Hoop controls everything behind the door. Once an agent is connected to a database or API (whether through MCP or any other method), Hoop governs what it can do. It masks PII in responses. It blocks destructive commands. It records every interaction. It enforces JIT access and approval workflows.
These are not competing products. They operate at different layers. An enterprise that is serious about AI infrastructure security likely needs both: Runlayer to control the MCP catalog and prevent shadow tool sprawl, and Hoop to govern what happens at the data layer once agents are operating.
But if you have to prioritize, the question becomes: where is the actual risk?
The risk of an agent connecting to the wrong MCP server is real. But the risk of an agent running DELETE FROM users on your production database, or leaking PII through an unmasked query response that gets sent to an AI model, is existential.
Catalog governance prevents bad connections. Wire-level governance prevents bad outcomes.
When to use each
Use Runlayer when:
You need to govern which MCP servers developers can connect to from their IDEs
Shadow MCP usage is a growing concern
You want a curated, security-scanned catalog of approved tools
Your primary concern is MCP-specific attack vectors (tool poisoning, fake servers)
Use Hoop when:
You need to govern what humans and AI agents do inside production infrastructure
Engineers or agents access databases with sensitive data (PII, financial records, health data)
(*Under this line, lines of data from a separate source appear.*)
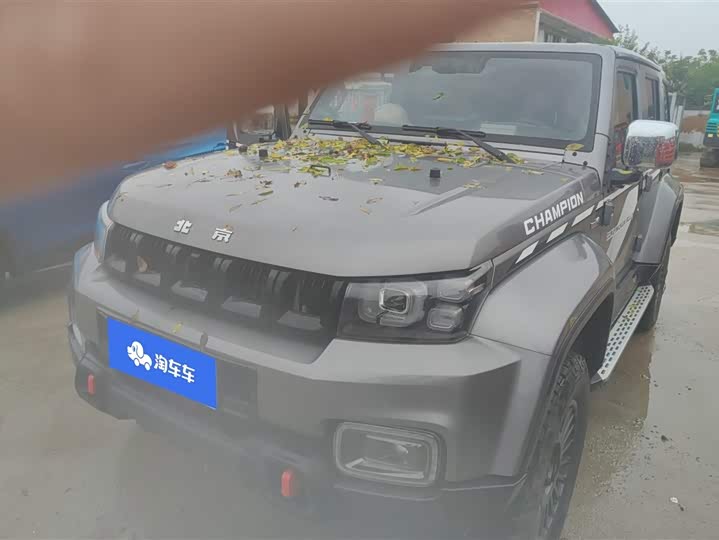 Фото 1 - BAIC Beijing BJ40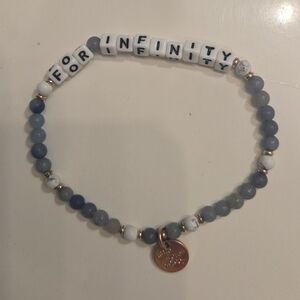 Little Words Project Custom Bracelet - For Infinity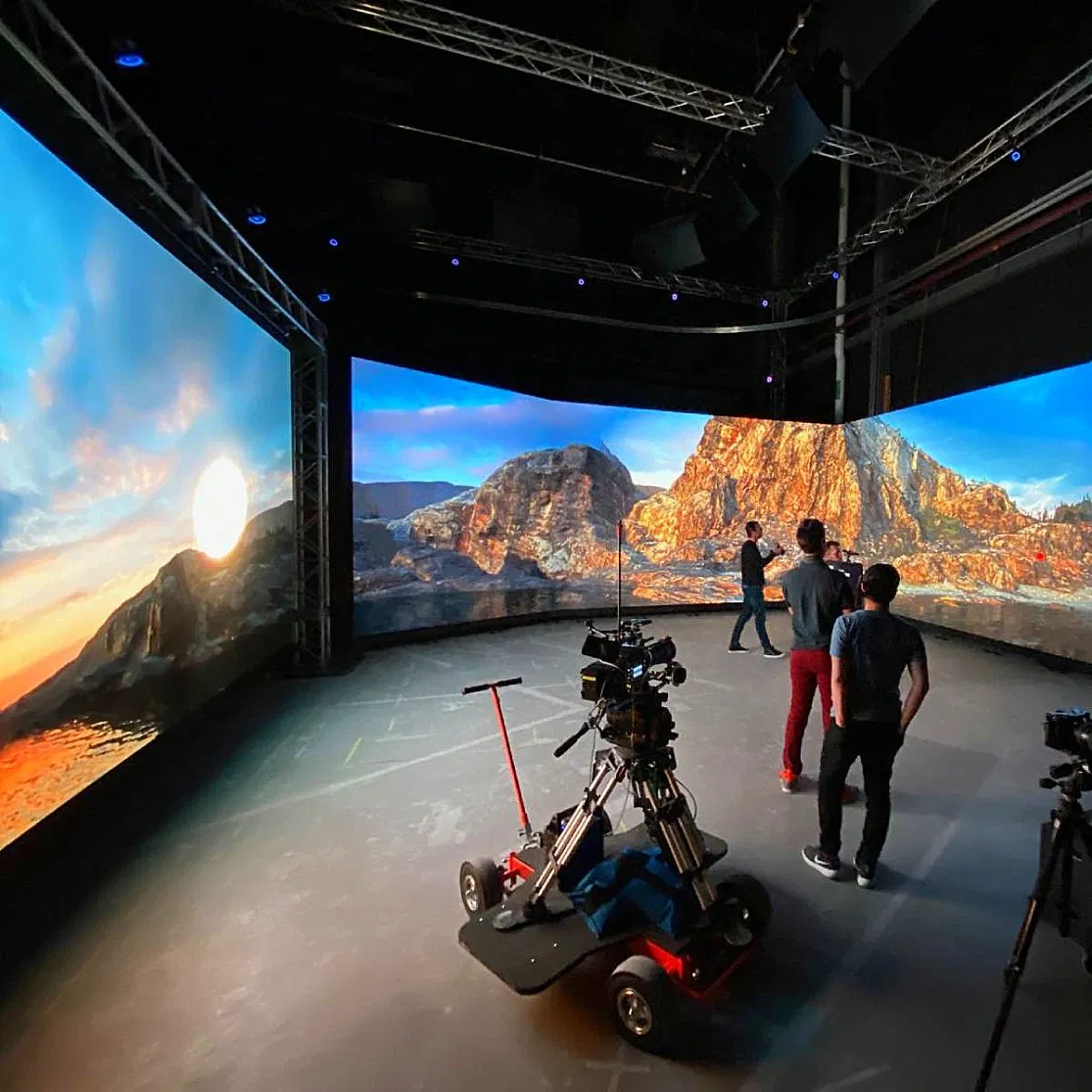 P2.5 P3.91 P4.81 P5 P8 Full Color Videowall LED Sign Panels Price Billboard Outdoor Video Wall 3D Advertising Screen Display P10 LED Module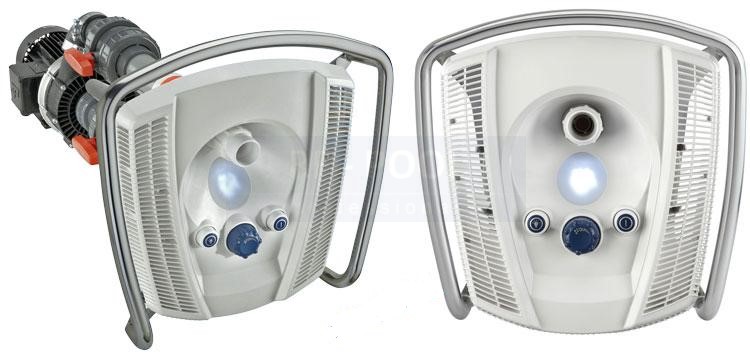 KOMPLETNÝ PROTIPRÚD BADU JET WAVE 230V so svetlom LED bielym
You need PII masking, command guardrails, and session recording at the data layer
You need JIT access, break-glass workflows, and compliance evidence generation
Your infrastructure spans databases, Kubernetes, SSH, and MCP
Use both when:
You want full-stack AI infrastructure security from tool discovery to data execution
Your compliance requirements demand both connection governance and session-level audit trails
You operate at enterprise scale with multiple teams, protocols, and data sources
Summary
The AI agent security landscape is splitting into two layers: connection governance (which tools can agents use?) and execution governance (what can agents do with those tools?). Runlayer is building the definitive platform for the first layer. Hoop is building the definitive platform for the second.
Both are necessary. Neither is sufficient alone. The companies that get AI agent security right will be the ones that think about both layers, not just the front door.